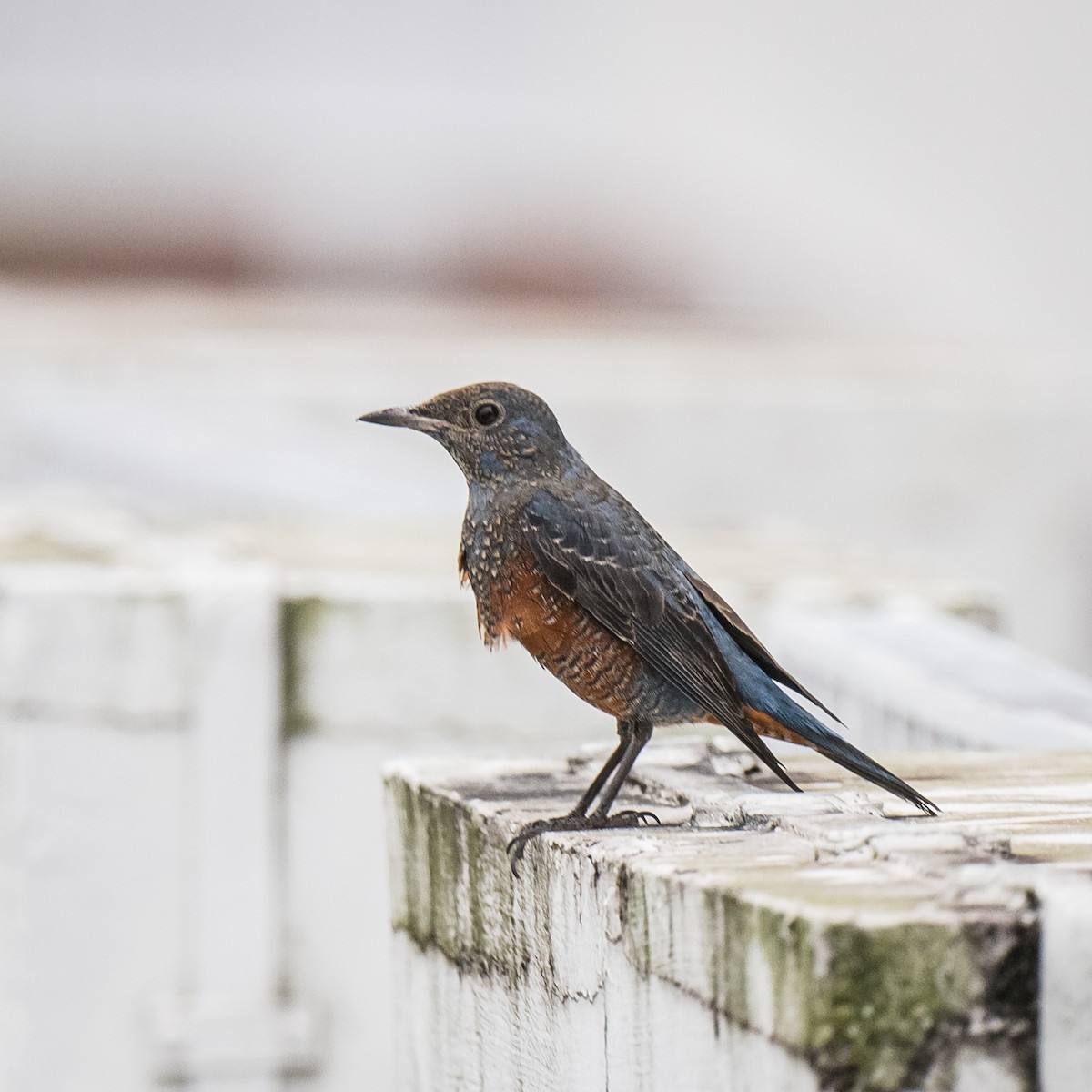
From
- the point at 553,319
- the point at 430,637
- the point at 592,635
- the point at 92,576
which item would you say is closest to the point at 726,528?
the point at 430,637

—————

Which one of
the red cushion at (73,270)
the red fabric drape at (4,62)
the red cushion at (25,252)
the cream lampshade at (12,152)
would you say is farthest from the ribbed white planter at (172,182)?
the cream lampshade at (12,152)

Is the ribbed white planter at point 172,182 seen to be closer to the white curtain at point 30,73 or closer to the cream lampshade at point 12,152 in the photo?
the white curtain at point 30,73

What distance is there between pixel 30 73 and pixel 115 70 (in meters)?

—————

Directive> Give the lines from the one with "Which one of" up to and including the one with "What distance is" as a Markdown table with the columns Number and Line, skipping blank lines.

Solution>
| Number | Line |
|---|---|
| 1 | Which one of |
| 2 | the red cushion at (73,270) |
| 3 | the red fabric drape at (4,62) |
| 4 | the red cushion at (25,252) |
| 5 | the cream lampshade at (12,152) |
| 6 | would you say is farthest from the ribbed white planter at (172,182)? |
| 7 | the cream lampshade at (12,152) |
| 8 | Is the ribbed white planter at point 172,182 seen to be closer to the white curtain at point 30,73 or closer to the cream lampshade at point 12,152 in the photo? |
| 9 | the white curtain at point 30,73 |
| 10 | What distance is there between pixel 30 73 and pixel 115 70 (in meters)? |